Mode

Santa can run in one of two modes, Lockdown or Monitor. To check the current mode, use the santactl status command, for example:

⇒  santactl status | grep "^  Mode"
  Mode                      | Lockdown

Monitor mode

The default mode. Running Santa in Monitor Mode will stop any binaries matching block rules, but will not stop unknown binaries from running. This is a flexible state, allowing virtually zero user interruption but still gives protection against known blocked binaries. In addition execution events that would have been blocked in Lockdown mode are generated and can be collected and analyzed by a sync server.

Lockdown mode

Running Santa in Lockdown Mode will stop all blocked binaries and additionally will prevent all unknown binaries from running. This means that if the binary has no rules or scopes that apply, then it will be blocked.

Standalone mode (Beta)

When Santa is in Standalone Mode it will allow the user to approve their own binaries provided they authenticate biometrically with TouchID. Upon a successful authentication Santa will then add a SIGNINGID rule for the binary if it is validly signed and a BINARY if it is not signed at all.

This allows a user to quickly self approve in lieu of using a sync service. If one is using a sync service Events will still be sent up to that sync service.

Standalone mode typically requires TouchID or password to approve binary execution.

The configuration option EnableStandalonePasswordFallback can be disabled to make Standalone mode require physical access. When disabled only TouchID will be used for self-approval because this requires a physical interaction and cannot be spoofed by other software acting as a mouse/keyboard.

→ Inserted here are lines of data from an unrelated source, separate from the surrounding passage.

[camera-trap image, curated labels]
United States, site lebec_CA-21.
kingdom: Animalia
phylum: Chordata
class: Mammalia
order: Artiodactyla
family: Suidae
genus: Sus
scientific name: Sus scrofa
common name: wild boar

Standalone mode will not override explicit block rules nor will it override static rules.

Changing Modes

There are two ways to change the running mode: changing the configuration profile and with a sync server configuration.

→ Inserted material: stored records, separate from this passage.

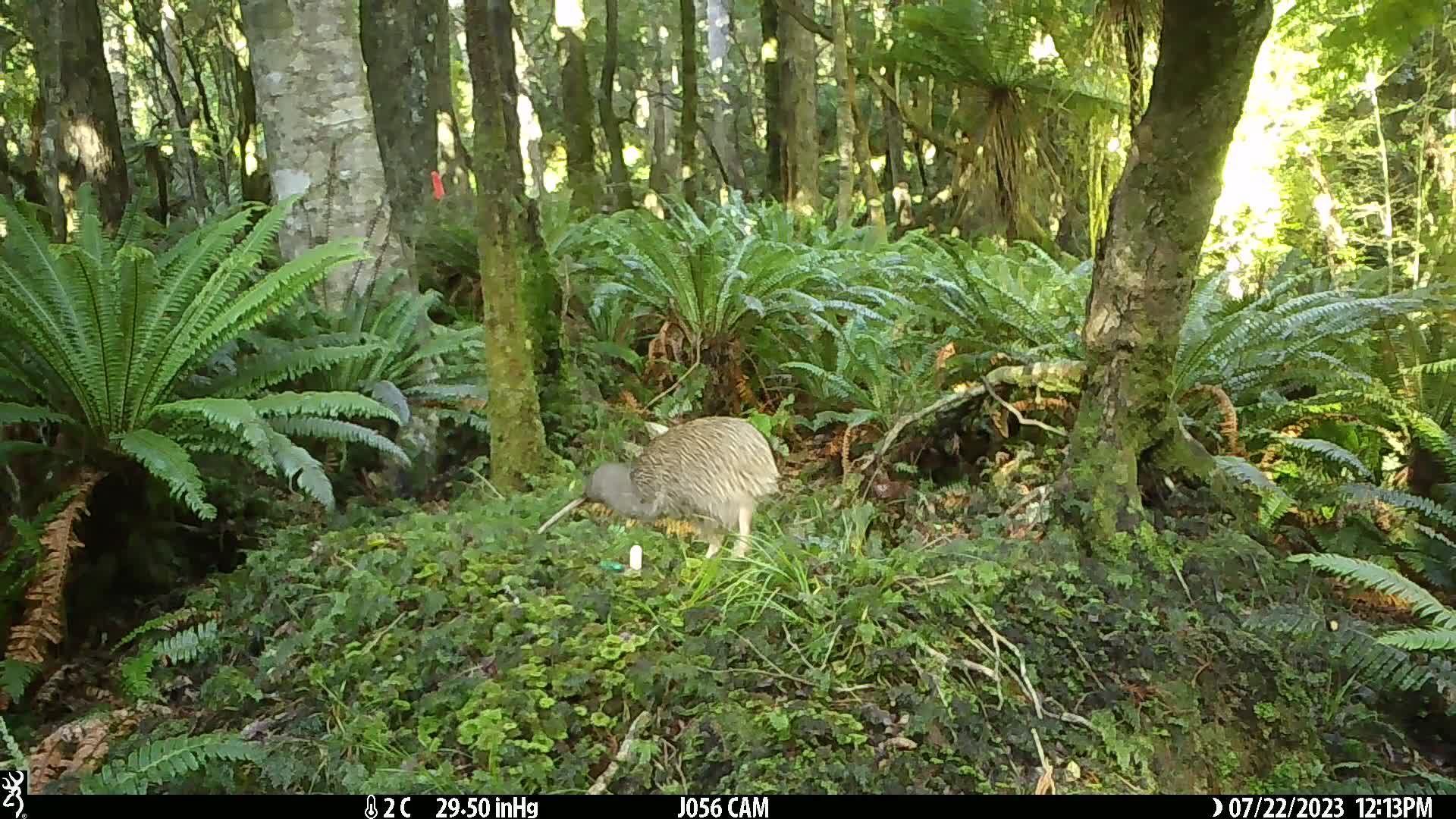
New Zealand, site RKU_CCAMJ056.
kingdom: Animalia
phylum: Chordata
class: Aves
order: Apterygiformes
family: Apterygidae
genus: Apteryx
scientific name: Apteryx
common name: kiwi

Change modes with the configuration profile

Set the ClientMode in your configuration profile to the integer value 1 for MONITOR, 2 for LOCKDOWN, or 3 for STANDALONE.

<key>ClientMode</key>
<integer>1</integer>

Install your new configuration profile, it will overwrite any old com.northpolesec.santa profiles you may have already install. See the configuration document for more details.

Change modes with a sync server

The mode is set in the preflight sync stage. Use the key client_mode and a value of MONITOR, LOCKDOWN, or STANDALONE.